JAKARTA, Berita HUKUM - Wasekjen PBNU Masduki Baidlowi mengatakan perkembangan media sosial (medsos) harus disikapi dengan bijaksana. Sebab jika tidak, banyak kemungkinan negatif yang ditimbulkannya. Diantaranya, isu intoleransi yang bermula dari medsos.
"Tema yang saat ini sedang menjadi pembicaraan hangat. Intoleransi menjadi tantangan kita semua. Tidak hanya terjadi di Indonesia tapi juga di berbagai negara baik negara berkembang maupun maju. Isu intoleransi, radikalisme dan terorisme banyak sudah gunakan smartphone dan mudah mempengaruhi orang-orang yang labil biasanya mereka yang baru lulus sekolah dan belum mendapatkan pekerjaan. Apalagi paham keagamaannya tidak dalam," ujar Masduki.

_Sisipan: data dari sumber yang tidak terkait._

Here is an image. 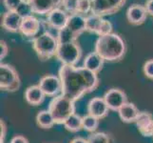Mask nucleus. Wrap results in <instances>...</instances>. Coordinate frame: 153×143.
Listing matches in <instances>:
<instances>
[{
	"instance_id": "c85d7f7f",
	"label": "nucleus",
	"mask_w": 153,
	"mask_h": 143,
	"mask_svg": "<svg viewBox=\"0 0 153 143\" xmlns=\"http://www.w3.org/2000/svg\"><path fill=\"white\" fill-rule=\"evenodd\" d=\"M23 2H25L23 0H3V5L7 10L17 12Z\"/></svg>"
},
{
	"instance_id": "f257e3e1",
	"label": "nucleus",
	"mask_w": 153,
	"mask_h": 143,
	"mask_svg": "<svg viewBox=\"0 0 153 143\" xmlns=\"http://www.w3.org/2000/svg\"><path fill=\"white\" fill-rule=\"evenodd\" d=\"M58 76L62 83L61 94L73 102L93 92L99 86L97 73L85 67L62 65L58 71Z\"/></svg>"
},
{
	"instance_id": "c9c22d12",
	"label": "nucleus",
	"mask_w": 153,
	"mask_h": 143,
	"mask_svg": "<svg viewBox=\"0 0 153 143\" xmlns=\"http://www.w3.org/2000/svg\"><path fill=\"white\" fill-rule=\"evenodd\" d=\"M70 143H88V139H83V137H75V139H73Z\"/></svg>"
},
{
	"instance_id": "39448f33",
	"label": "nucleus",
	"mask_w": 153,
	"mask_h": 143,
	"mask_svg": "<svg viewBox=\"0 0 153 143\" xmlns=\"http://www.w3.org/2000/svg\"><path fill=\"white\" fill-rule=\"evenodd\" d=\"M55 57L62 63V65L76 66L82 57V49L78 40L59 44Z\"/></svg>"
},
{
	"instance_id": "e433bc0d",
	"label": "nucleus",
	"mask_w": 153,
	"mask_h": 143,
	"mask_svg": "<svg viewBox=\"0 0 153 143\" xmlns=\"http://www.w3.org/2000/svg\"><path fill=\"white\" fill-rule=\"evenodd\" d=\"M23 1H25V2H28V1H29V0H23Z\"/></svg>"
},
{
	"instance_id": "20e7f679",
	"label": "nucleus",
	"mask_w": 153,
	"mask_h": 143,
	"mask_svg": "<svg viewBox=\"0 0 153 143\" xmlns=\"http://www.w3.org/2000/svg\"><path fill=\"white\" fill-rule=\"evenodd\" d=\"M75 102L65 95L58 94L52 97L49 104V111L53 115L55 124H64L65 121L73 114H75Z\"/></svg>"
},
{
	"instance_id": "6e6552de",
	"label": "nucleus",
	"mask_w": 153,
	"mask_h": 143,
	"mask_svg": "<svg viewBox=\"0 0 153 143\" xmlns=\"http://www.w3.org/2000/svg\"><path fill=\"white\" fill-rule=\"evenodd\" d=\"M39 87L44 92L46 97H55L62 92V83L59 76L47 75L41 77L38 83Z\"/></svg>"
},
{
	"instance_id": "423d86ee",
	"label": "nucleus",
	"mask_w": 153,
	"mask_h": 143,
	"mask_svg": "<svg viewBox=\"0 0 153 143\" xmlns=\"http://www.w3.org/2000/svg\"><path fill=\"white\" fill-rule=\"evenodd\" d=\"M21 80L17 71L12 65L0 64V88L5 92L14 93L19 90Z\"/></svg>"
},
{
	"instance_id": "393cba45",
	"label": "nucleus",
	"mask_w": 153,
	"mask_h": 143,
	"mask_svg": "<svg viewBox=\"0 0 153 143\" xmlns=\"http://www.w3.org/2000/svg\"><path fill=\"white\" fill-rule=\"evenodd\" d=\"M99 120L95 116L87 115L83 116V129L89 133H95L99 126Z\"/></svg>"
},
{
	"instance_id": "412c9836",
	"label": "nucleus",
	"mask_w": 153,
	"mask_h": 143,
	"mask_svg": "<svg viewBox=\"0 0 153 143\" xmlns=\"http://www.w3.org/2000/svg\"><path fill=\"white\" fill-rule=\"evenodd\" d=\"M36 123L42 129H51L55 124V120L49 110H43L36 115Z\"/></svg>"
},
{
	"instance_id": "6ab92c4d",
	"label": "nucleus",
	"mask_w": 153,
	"mask_h": 143,
	"mask_svg": "<svg viewBox=\"0 0 153 143\" xmlns=\"http://www.w3.org/2000/svg\"><path fill=\"white\" fill-rule=\"evenodd\" d=\"M104 62H105V60L97 54L95 51H94L92 52H89V54L85 57L83 67H85L88 71H91L94 73H98L102 71L103 66H104Z\"/></svg>"
},
{
	"instance_id": "7ed1b4c3",
	"label": "nucleus",
	"mask_w": 153,
	"mask_h": 143,
	"mask_svg": "<svg viewBox=\"0 0 153 143\" xmlns=\"http://www.w3.org/2000/svg\"><path fill=\"white\" fill-rule=\"evenodd\" d=\"M58 45L59 43L57 37L48 31H45L43 34L33 39V48L42 61H47L55 56Z\"/></svg>"
},
{
	"instance_id": "7c9ffc66",
	"label": "nucleus",
	"mask_w": 153,
	"mask_h": 143,
	"mask_svg": "<svg viewBox=\"0 0 153 143\" xmlns=\"http://www.w3.org/2000/svg\"><path fill=\"white\" fill-rule=\"evenodd\" d=\"M144 75L147 77L153 80V59H149L145 62L143 67Z\"/></svg>"
},
{
	"instance_id": "a878e982",
	"label": "nucleus",
	"mask_w": 153,
	"mask_h": 143,
	"mask_svg": "<svg viewBox=\"0 0 153 143\" xmlns=\"http://www.w3.org/2000/svg\"><path fill=\"white\" fill-rule=\"evenodd\" d=\"M88 143H113L112 137L104 132H95L88 137Z\"/></svg>"
},
{
	"instance_id": "2f4dec72",
	"label": "nucleus",
	"mask_w": 153,
	"mask_h": 143,
	"mask_svg": "<svg viewBox=\"0 0 153 143\" xmlns=\"http://www.w3.org/2000/svg\"><path fill=\"white\" fill-rule=\"evenodd\" d=\"M9 54V46L5 40L0 41V59H4Z\"/></svg>"
},
{
	"instance_id": "4c0bfd02",
	"label": "nucleus",
	"mask_w": 153,
	"mask_h": 143,
	"mask_svg": "<svg viewBox=\"0 0 153 143\" xmlns=\"http://www.w3.org/2000/svg\"><path fill=\"white\" fill-rule=\"evenodd\" d=\"M152 137H153V134H152Z\"/></svg>"
},
{
	"instance_id": "4be33fe9",
	"label": "nucleus",
	"mask_w": 153,
	"mask_h": 143,
	"mask_svg": "<svg viewBox=\"0 0 153 143\" xmlns=\"http://www.w3.org/2000/svg\"><path fill=\"white\" fill-rule=\"evenodd\" d=\"M63 125L67 131L76 133L83 129V116H80L77 114H73L65 121Z\"/></svg>"
},
{
	"instance_id": "b1692460",
	"label": "nucleus",
	"mask_w": 153,
	"mask_h": 143,
	"mask_svg": "<svg viewBox=\"0 0 153 143\" xmlns=\"http://www.w3.org/2000/svg\"><path fill=\"white\" fill-rule=\"evenodd\" d=\"M56 37L58 39V43H67V42H71V41H77L78 37L74 33L68 29V27L63 28L59 31H57V35Z\"/></svg>"
},
{
	"instance_id": "ddd939ff",
	"label": "nucleus",
	"mask_w": 153,
	"mask_h": 143,
	"mask_svg": "<svg viewBox=\"0 0 153 143\" xmlns=\"http://www.w3.org/2000/svg\"><path fill=\"white\" fill-rule=\"evenodd\" d=\"M146 9L145 5L141 4H132L126 10V19L128 23L134 26H140L146 22L147 18Z\"/></svg>"
},
{
	"instance_id": "aec40b11",
	"label": "nucleus",
	"mask_w": 153,
	"mask_h": 143,
	"mask_svg": "<svg viewBox=\"0 0 153 143\" xmlns=\"http://www.w3.org/2000/svg\"><path fill=\"white\" fill-rule=\"evenodd\" d=\"M45 94L39 85H33L27 88L25 92V99L30 105H40L45 99Z\"/></svg>"
},
{
	"instance_id": "4468645a",
	"label": "nucleus",
	"mask_w": 153,
	"mask_h": 143,
	"mask_svg": "<svg viewBox=\"0 0 153 143\" xmlns=\"http://www.w3.org/2000/svg\"><path fill=\"white\" fill-rule=\"evenodd\" d=\"M22 21L23 16L19 13L7 10L2 16L1 26L10 33H19Z\"/></svg>"
},
{
	"instance_id": "2eb2a0df",
	"label": "nucleus",
	"mask_w": 153,
	"mask_h": 143,
	"mask_svg": "<svg viewBox=\"0 0 153 143\" xmlns=\"http://www.w3.org/2000/svg\"><path fill=\"white\" fill-rule=\"evenodd\" d=\"M109 108L108 107L104 97H93L88 104V113L98 119H102L108 115Z\"/></svg>"
},
{
	"instance_id": "1a4fd4ad",
	"label": "nucleus",
	"mask_w": 153,
	"mask_h": 143,
	"mask_svg": "<svg viewBox=\"0 0 153 143\" xmlns=\"http://www.w3.org/2000/svg\"><path fill=\"white\" fill-rule=\"evenodd\" d=\"M64 0H29L31 13L38 15H47L54 9L61 8Z\"/></svg>"
},
{
	"instance_id": "dca6fc26",
	"label": "nucleus",
	"mask_w": 153,
	"mask_h": 143,
	"mask_svg": "<svg viewBox=\"0 0 153 143\" xmlns=\"http://www.w3.org/2000/svg\"><path fill=\"white\" fill-rule=\"evenodd\" d=\"M135 124L139 133L145 136L149 137L153 134V115L149 112H140Z\"/></svg>"
},
{
	"instance_id": "5701e85b",
	"label": "nucleus",
	"mask_w": 153,
	"mask_h": 143,
	"mask_svg": "<svg viewBox=\"0 0 153 143\" xmlns=\"http://www.w3.org/2000/svg\"><path fill=\"white\" fill-rule=\"evenodd\" d=\"M104 17L99 16L97 14L91 13L86 16V29L87 31L93 34H97L98 30L100 29V26L102 24Z\"/></svg>"
},
{
	"instance_id": "cd10ccee",
	"label": "nucleus",
	"mask_w": 153,
	"mask_h": 143,
	"mask_svg": "<svg viewBox=\"0 0 153 143\" xmlns=\"http://www.w3.org/2000/svg\"><path fill=\"white\" fill-rule=\"evenodd\" d=\"M112 30H113V26L112 23L110 22L109 20L108 19H103L102 21V24L100 26V29L97 31V35L98 36H103V35H107L112 33Z\"/></svg>"
},
{
	"instance_id": "bb28decb",
	"label": "nucleus",
	"mask_w": 153,
	"mask_h": 143,
	"mask_svg": "<svg viewBox=\"0 0 153 143\" xmlns=\"http://www.w3.org/2000/svg\"><path fill=\"white\" fill-rule=\"evenodd\" d=\"M92 2L91 0H78L76 13L82 15L88 14L89 12H91Z\"/></svg>"
},
{
	"instance_id": "a211bd4d",
	"label": "nucleus",
	"mask_w": 153,
	"mask_h": 143,
	"mask_svg": "<svg viewBox=\"0 0 153 143\" xmlns=\"http://www.w3.org/2000/svg\"><path fill=\"white\" fill-rule=\"evenodd\" d=\"M118 114H119V118L123 122L132 123L136 121L140 112L138 108L133 103L126 102L120 108V110L118 111Z\"/></svg>"
},
{
	"instance_id": "473e14b6",
	"label": "nucleus",
	"mask_w": 153,
	"mask_h": 143,
	"mask_svg": "<svg viewBox=\"0 0 153 143\" xmlns=\"http://www.w3.org/2000/svg\"><path fill=\"white\" fill-rule=\"evenodd\" d=\"M6 134H7V126L5 121L1 119V121H0V143H4Z\"/></svg>"
},
{
	"instance_id": "72a5a7b5",
	"label": "nucleus",
	"mask_w": 153,
	"mask_h": 143,
	"mask_svg": "<svg viewBox=\"0 0 153 143\" xmlns=\"http://www.w3.org/2000/svg\"><path fill=\"white\" fill-rule=\"evenodd\" d=\"M10 143H30V142H29L27 137H25L24 136L18 135V136H13V139H10Z\"/></svg>"
},
{
	"instance_id": "c756f323",
	"label": "nucleus",
	"mask_w": 153,
	"mask_h": 143,
	"mask_svg": "<svg viewBox=\"0 0 153 143\" xmlns=\"http://www.w3.org/2000/svg\"><path fill=\"white\" fill-rule=\"evenodd\" d=\"M77 2H78V0H64L62 7L68 14L77 13H76Z\"/></svg>"
},
{
	"instance_id": "0eeeda50",
	"label": "nucleus",
	"mask_w": 153,
	"mask_h": 143,
	"mask_svg": "<svg viewBox=\"0 0 153 143\" xmlns=\"http://www.w3.org/2000/svg\"><path fill=\"white\" fill-rule=\"evenodd\" d=\"M91 13L99 16L114 14L124 7L126 0H91Z\"/></svg>"
},
{
	"instance_id": "f704fd0d",
	"label": "nucleus",
	"mask_w": 153,
	"mask_h": 143,
	"mask_svg": "<svg viewBox=\"0 0 153 143\" xmlns=\"http://www.w3.org/2000/svg\"><path fill=\"white\" fill-rule=\"evenodd\" d=\"M145 7L146 9L147 13L153 16V0H147L145 4Z\"/></svg>"
},
{
	"instance_id": "f03ea898",
	"label": "nucleus",
	"mask_w": 153,
	"mask_h": 143,
	"mask_svg": "<svg viewBox=\"0 0 153 143\" xmlns=\"http://www.w3.org/2000/svg\"><path fill=\"white\" fill-rule=\"evenodd\" d=\"M95 52L105 61L118 62L126 55V44L120 34L111 33L98 36L95 42Z\"/></svg>"
},
{
	"instance_id": "f8f14e48",
	"label": "nucleus",
	"mask_w": 153,
	"mask_h": 143,
	"mask_svg": "<svg viewBox=\"0 0 153 143\" xmlns=\"http://www.w3.org/2000/svg\"><path fill=\"white\" fill-rule=\"evenodd\" d=\"M41 28V21L35 17L34 15L30 14L28 16L23 17L22 24L19 30V33L25 37L34 38L37 36Z\"/></svg>"
},
{
	"instance_id": "f3484780",
	"label": "nucleus",
	"mask_w": 153,
	"mask_h": 143,
	"mask_svg": "<svg viewBox=\"0 0 153 143\" xmlns=\"http://www.w3.org/2000/svg\"><path fill=\"white\" fill-rule=\"evenodd\" d=\"M72 33H74L77 36H80L84 31H87L86 29V16L80 13L70 14L68 19L67 26Z\"/></svg>"
},
{
	"instance_id": "9d476101",
	"label": "nucleus",
	"mask_w": 153,
	"mask_h": 143,
	"mask_svg": "<svg viewBox=\"0 0 153 143\" xmlns=\"http://www.w3.org/2000/svg\"><path fill=\"white\" fill-rule=\"evenodd\" d=\"M103 97L109 110L115 111V112H118L120 108L128 102L126 93L117 88L109 89L108 92H105Z\"/></svg>"
},
{
	"instance_id": "9b49d317",
	"label": "nucleus",
	"mask_w": 153,
	"mask_h": 143,
	"mask_svg": "<svg viewBox=\"0 0 153 143\" xmlns=\"http://www.w3.org/2000/svg\"><path fill=\"white\" fill-rule=\"evenodd\" d=\"M46 16V25H48V27H51L56 31H59L67 26L70 14L64 9L57 8L51 10Z\"/></svg>"
}]
</instances>
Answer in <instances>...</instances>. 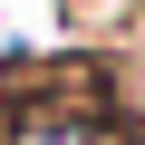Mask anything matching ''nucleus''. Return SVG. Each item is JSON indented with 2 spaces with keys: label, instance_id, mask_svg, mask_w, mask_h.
Here are the masks:
<instances>
[{
  "label": "nucleus",
  "instance_id": "obj_1",
  "mask_svg": "<svg viewBox=\"0 0 145 145\" xmlns=\"http://www.w3.org/2000/svg\"><path fill=\"white\" fill-rule=\"evenodd\" d=\"M10 145H135V135H126L116 106H87V116L78 106H20L10 116Z\"/></svg>",
  "mask_w": 145,
  "mask_h": 145
}]
</instances>
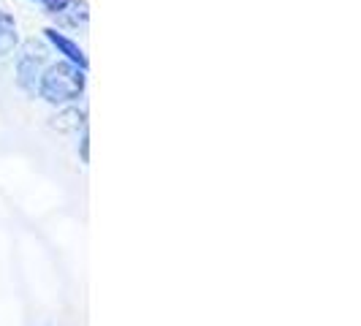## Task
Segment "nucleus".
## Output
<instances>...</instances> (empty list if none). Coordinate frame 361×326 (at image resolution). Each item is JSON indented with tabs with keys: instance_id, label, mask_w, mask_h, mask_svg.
<instances>
[{
	"instance_id": "nucleus-1",
	"label": "nucleus",
	"mask_w": 361,
	"mask_h": 326,
	"mask_svg": "<svg viewBox=\"0 0 361 326\" xmlns=\"http://www.w3.org/2000/svg\"><path fill=\"white\" fill-rule=\"evenodd\" d=\"M38 92L47 104H71L85 92V71L71 63H54L38 79Z\"/></svg>"
},
{
	"instance_id": "nucleus-2",
	"label": "nucleus",
	"mask_w": 361,
	"mask_h": 326,
	"mask_svg": "<svg viewBox=\"0 0 361 326\" xmlns=\"http://www.w3.org/2000/svg\"><path fill=\"white\" fill-rule=\"evenodd\" d=\"M41 66H44V49L36 44H27L22 57L17 60V76L19 85L27 92L36 90V82L41 79Z\"/></svg>"
},
{
	"instance_id": "nucleus-3",
	"label": "nucleus",
	"mask_w": 361,
	"mask_h": 326,
	"mask_svg": "<svg viewBox=\"0 0 361 326\" xmlns=\"http://www.w3.org/2000/svg\"><path fill=\"white\" fill-rule=\"evenodd\" d=\"M44 33H47V38H49L54 47H57V52L66 54V60H68L71 66L82 68V71H87V57H85V49H82L79 44H73L71 38H66L63 33H57L54 28H47Z\"/></svg>"
},
{
	"instance_id": "nucleus-4",
	"label": "nucleus",
	"mask_w": 361,
	"mask_h": 326,
	"mask_svg": "<svg viewBox=\"0 0 361 326\" xmlns=\"http://www.w3.org/2000/svg\"><path fill=\"white\" fill-rule=\"evenodd\" d=\"M17 47V25L8 14L0 11V57L8 54Z\"/></svg>"
},
{
	"instance_id": "nucleus-5",
	"label": "nucleus",
	"mask_w": 361,
	"mask_h": 326,
	"mask_svg": "<svg viewBox=\"0 0 361 326\" xmlns=\"http://www.w3.org/2000/svg\"><path fill=\"white\" fill-rule=\"evenodd\" d=\"M85 111H79V109H66V111H60L57 117H54L52 128L57 131H63V133H68V131H79V128H85Z\"/></svg>"
},
{
	"instance_id": "nucleus-6",
	"label": "nucleus",
	"mask_w": 361,
	"mask_h": 326,
	"mask_svg": "<svg viewBox=\"0 0 361 326\" xmlns=\"http://www.w3.org/2000/svg\"><path fill=\"white\" fill-rule=\"evenodd\" d=\"M41 3H47V0H41Z\"/></svg>"
}]
</instances>
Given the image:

Masduki menyampaikan hal itu dalam Talkshow Peci dan Kopi bertajuk Intoleransi dan Tantangan Kebhinekaan yang diadakan Channel 164 di Kantor PBNU, Jakarta Pusat, Jumat (28/2).
Analis Intelijen Utama Densus 88 Polri, Brigjen Ibnu Suhendra juga berpendapat bahwa medsos memberikan pengaruh terhadap munculnya intoleransi di masyarakat. "Terkait perkembangan radikalisme dan terorisme bahwa intoleransi embrio dari radikalisme. Dan radikalisme adalah embrio dari terorisme. Medsos saat ini sangat berpengaruh. Banyak teroris yang kita tangkap dari Aceh sampai Timika melakukan aksinya didasari pada pesan-pesan di medsos yang disampaikan oleh para jihadis," kata dia.
Sekjen Ikatan Alumni Syam Indonesia (Alsyami) M. Najih Arromadloni mengungkapkan betapa pentingnya sikap untuk menangkal persoalan intoleransi. "Hal itu lebih berbahaya dari terorisme karena negara kita didirikan dari asas kebhinekaan dan paham intoleransi itu dapat menggerogoti persatuan dan kesatuan kita," jelasnya.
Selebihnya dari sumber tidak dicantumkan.